▶ _What is being asked_: An exact copy of each line below is needed, with no images in it.

Given information Start Marker

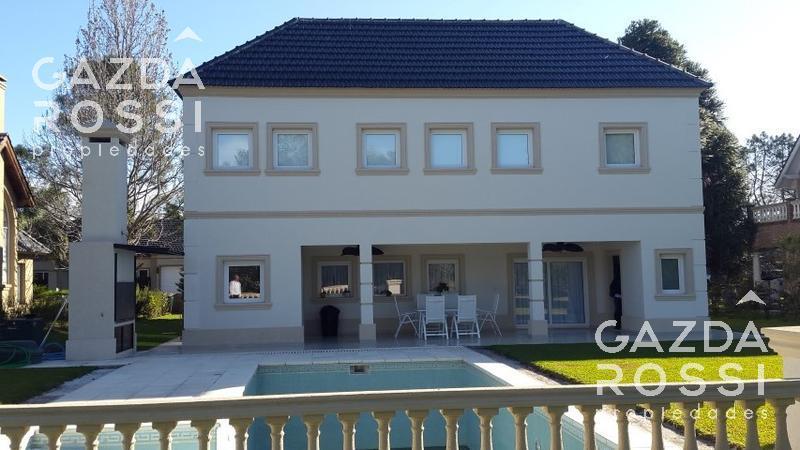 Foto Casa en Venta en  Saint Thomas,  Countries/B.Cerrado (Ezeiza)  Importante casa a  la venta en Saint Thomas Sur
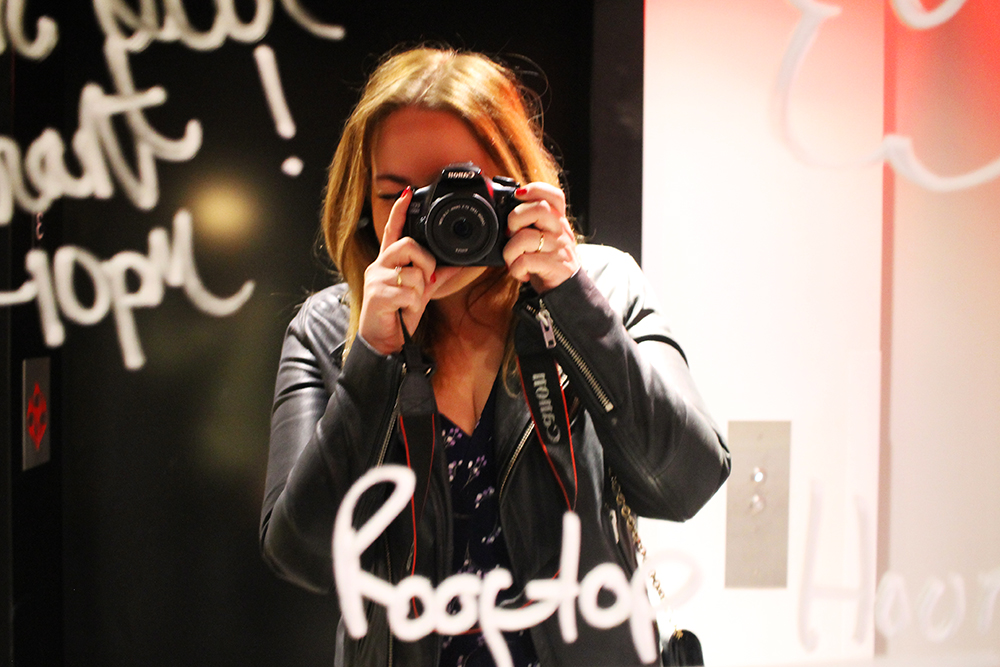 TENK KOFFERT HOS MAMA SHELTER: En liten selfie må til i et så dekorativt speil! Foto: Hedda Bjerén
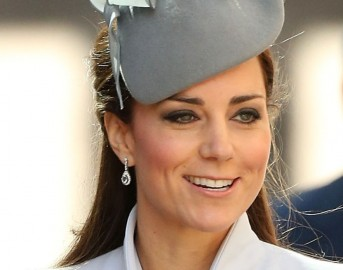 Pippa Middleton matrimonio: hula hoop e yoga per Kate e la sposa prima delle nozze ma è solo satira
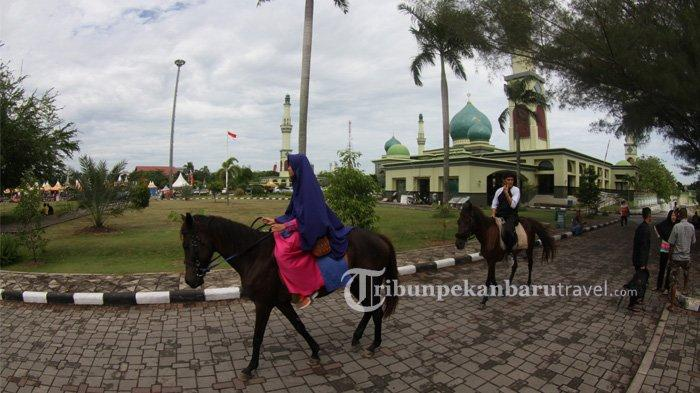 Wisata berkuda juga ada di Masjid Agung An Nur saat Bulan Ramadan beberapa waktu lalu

Given information End Marker

▶ _Answer space_:
 Foto Casa en Venta en  Saint Thomas,  Countries/B.Cerrado (Ezeiza)  Importante casa a  la venta en Saint Thomas Sur
 TENK KOFFERT HOS MAMA SHELTER: En liten selfie må til i et så dekorativt speil! Foto: Hedda Bjerén
 Pippa Middleton matrimonio: hula hoop e yoga per Kate e la sposa prima delle nozze ma è solo satira
 Wisata berkuda juga ada di Masjid Agung An Nur saat Bulan Ramadan beberapa waktu lalu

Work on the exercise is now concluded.